Chapter 25. On its discoverers.
1. The Egyptians were the first to discover astronomy. And the Chaldeans first taught astrology and the observance of nativity. Moreover, Josephus asserts that Abraham taught astrology to the Egyptians. The Greeks, however, say that this art was first elaborated by Atlas, and therefore it was said that he held the heavens up.
2. Whoever was the discoverer, it was the movement of the heavens and his rational faculty that stirred him, and in the light of the succession of seasons, the observed and established courses of the stars, and the regularity of the intervals, he considered carefully certain dimensions and numbers, and getting a definite and distinct idea of them he wove them into order and discovered astrology.
Chapter 26. On its teachers.
1. In both Greek and Latin there are volumes written on astronomy by different writers. Of these Ptolemy[268] is considered chief among the Greeks. He also taught rules by which the courses of the stars may be discovered.[269]
Chapter 27. The difference between astronomy and astrology.
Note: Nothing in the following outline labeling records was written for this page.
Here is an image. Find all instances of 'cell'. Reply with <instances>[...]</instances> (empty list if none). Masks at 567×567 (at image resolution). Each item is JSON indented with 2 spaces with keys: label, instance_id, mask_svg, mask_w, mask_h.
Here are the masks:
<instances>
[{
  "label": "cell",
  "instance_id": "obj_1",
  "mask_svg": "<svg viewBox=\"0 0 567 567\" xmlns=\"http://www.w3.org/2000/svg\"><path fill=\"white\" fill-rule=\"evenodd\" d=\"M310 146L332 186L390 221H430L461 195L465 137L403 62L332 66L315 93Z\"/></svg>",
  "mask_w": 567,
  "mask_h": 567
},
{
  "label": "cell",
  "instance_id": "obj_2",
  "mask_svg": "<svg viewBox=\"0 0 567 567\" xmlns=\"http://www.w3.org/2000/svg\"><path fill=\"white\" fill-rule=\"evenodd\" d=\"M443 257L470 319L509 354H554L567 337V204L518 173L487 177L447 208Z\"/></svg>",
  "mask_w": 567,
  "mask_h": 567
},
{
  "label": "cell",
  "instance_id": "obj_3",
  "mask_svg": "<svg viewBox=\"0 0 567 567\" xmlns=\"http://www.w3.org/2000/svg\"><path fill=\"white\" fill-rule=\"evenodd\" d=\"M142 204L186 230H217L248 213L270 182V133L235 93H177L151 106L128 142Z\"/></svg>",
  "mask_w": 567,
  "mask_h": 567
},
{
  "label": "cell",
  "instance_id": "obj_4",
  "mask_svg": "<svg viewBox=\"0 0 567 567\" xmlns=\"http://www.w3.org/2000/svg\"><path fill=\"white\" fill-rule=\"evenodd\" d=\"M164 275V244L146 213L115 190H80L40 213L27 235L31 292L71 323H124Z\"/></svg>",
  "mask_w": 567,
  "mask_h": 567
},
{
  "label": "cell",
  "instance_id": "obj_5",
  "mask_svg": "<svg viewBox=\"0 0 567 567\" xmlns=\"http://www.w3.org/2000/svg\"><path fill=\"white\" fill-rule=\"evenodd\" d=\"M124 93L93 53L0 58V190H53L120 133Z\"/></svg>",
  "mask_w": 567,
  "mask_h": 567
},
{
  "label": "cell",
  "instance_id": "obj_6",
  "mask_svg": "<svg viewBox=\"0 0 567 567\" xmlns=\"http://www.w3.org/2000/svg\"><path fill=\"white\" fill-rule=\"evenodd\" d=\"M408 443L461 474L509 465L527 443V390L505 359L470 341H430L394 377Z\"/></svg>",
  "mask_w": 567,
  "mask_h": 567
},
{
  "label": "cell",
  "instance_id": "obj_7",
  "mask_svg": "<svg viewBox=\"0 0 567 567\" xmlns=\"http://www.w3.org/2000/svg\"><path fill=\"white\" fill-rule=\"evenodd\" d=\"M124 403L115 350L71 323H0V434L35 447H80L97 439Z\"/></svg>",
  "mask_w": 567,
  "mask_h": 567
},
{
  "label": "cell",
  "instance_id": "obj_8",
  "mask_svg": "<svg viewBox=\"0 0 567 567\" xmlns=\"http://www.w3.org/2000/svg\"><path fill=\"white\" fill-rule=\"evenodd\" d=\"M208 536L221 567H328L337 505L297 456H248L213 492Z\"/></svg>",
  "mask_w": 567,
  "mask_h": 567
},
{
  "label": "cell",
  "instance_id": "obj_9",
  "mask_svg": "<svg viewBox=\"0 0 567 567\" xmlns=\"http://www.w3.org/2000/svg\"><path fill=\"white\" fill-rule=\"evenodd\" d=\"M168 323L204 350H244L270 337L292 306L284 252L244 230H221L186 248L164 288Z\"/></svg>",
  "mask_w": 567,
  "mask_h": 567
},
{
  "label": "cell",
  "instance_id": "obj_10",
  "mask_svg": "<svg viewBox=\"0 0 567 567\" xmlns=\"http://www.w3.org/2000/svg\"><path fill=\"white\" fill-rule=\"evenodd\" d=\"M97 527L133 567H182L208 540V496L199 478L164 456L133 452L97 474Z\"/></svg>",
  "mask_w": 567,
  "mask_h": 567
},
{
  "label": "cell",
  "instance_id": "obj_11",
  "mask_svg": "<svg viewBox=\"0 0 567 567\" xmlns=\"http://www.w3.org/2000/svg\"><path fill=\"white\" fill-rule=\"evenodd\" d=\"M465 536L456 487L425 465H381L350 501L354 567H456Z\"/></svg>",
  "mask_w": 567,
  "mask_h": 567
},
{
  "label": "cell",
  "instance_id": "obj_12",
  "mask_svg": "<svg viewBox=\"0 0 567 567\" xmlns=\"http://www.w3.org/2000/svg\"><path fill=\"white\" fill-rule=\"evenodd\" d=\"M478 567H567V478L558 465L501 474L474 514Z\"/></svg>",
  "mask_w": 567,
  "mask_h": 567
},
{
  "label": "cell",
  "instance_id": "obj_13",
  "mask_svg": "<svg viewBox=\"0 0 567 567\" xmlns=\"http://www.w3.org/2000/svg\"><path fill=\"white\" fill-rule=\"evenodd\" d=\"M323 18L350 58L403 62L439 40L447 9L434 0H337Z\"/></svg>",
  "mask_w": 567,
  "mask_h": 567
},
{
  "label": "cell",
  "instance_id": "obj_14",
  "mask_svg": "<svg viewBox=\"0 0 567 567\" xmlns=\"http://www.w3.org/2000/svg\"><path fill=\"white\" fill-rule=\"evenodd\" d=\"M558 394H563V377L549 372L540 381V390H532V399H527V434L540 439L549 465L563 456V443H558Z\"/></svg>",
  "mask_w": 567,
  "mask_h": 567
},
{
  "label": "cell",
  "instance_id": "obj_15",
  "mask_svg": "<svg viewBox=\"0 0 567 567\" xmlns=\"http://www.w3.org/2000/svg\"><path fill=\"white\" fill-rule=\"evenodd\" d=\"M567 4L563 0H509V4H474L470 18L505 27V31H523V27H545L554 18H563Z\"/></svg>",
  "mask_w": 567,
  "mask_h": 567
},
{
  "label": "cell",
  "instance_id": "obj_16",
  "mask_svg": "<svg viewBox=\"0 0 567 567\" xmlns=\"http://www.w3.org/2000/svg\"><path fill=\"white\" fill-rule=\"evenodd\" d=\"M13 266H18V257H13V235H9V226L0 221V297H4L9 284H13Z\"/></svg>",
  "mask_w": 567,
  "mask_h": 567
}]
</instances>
1. There is some difference between astronomy and astrology. For astronomy embraces the revolution of the heavens, the rise, setting, and motion of the heavenly bodies, and the origin of their names. Astrology, on the other hand, is in part natural, in part superstitious.
2. It is natural astrology when it describes the courses of the sun and the moon and the stars, and the regular succession of the seasons. Superstitious astrology is that which the mathematici follow, who prophesy by the stars, and who distribute the twelve signs of the heavens among the individual parts of the soul or body, and endeavor to predict the nativities and characters of men from the course of the stars.
Chapter 28. On the subject-matter of astronomy.
1. The subject-matter of astronomy is made up of many kinds. For it defines what the universe is, what the heavens, what the position and movement of the sphere, what the axis of the heavens and the poles, what are the climates of the heavens, what the courses of the sun and moon and stars, and so forth.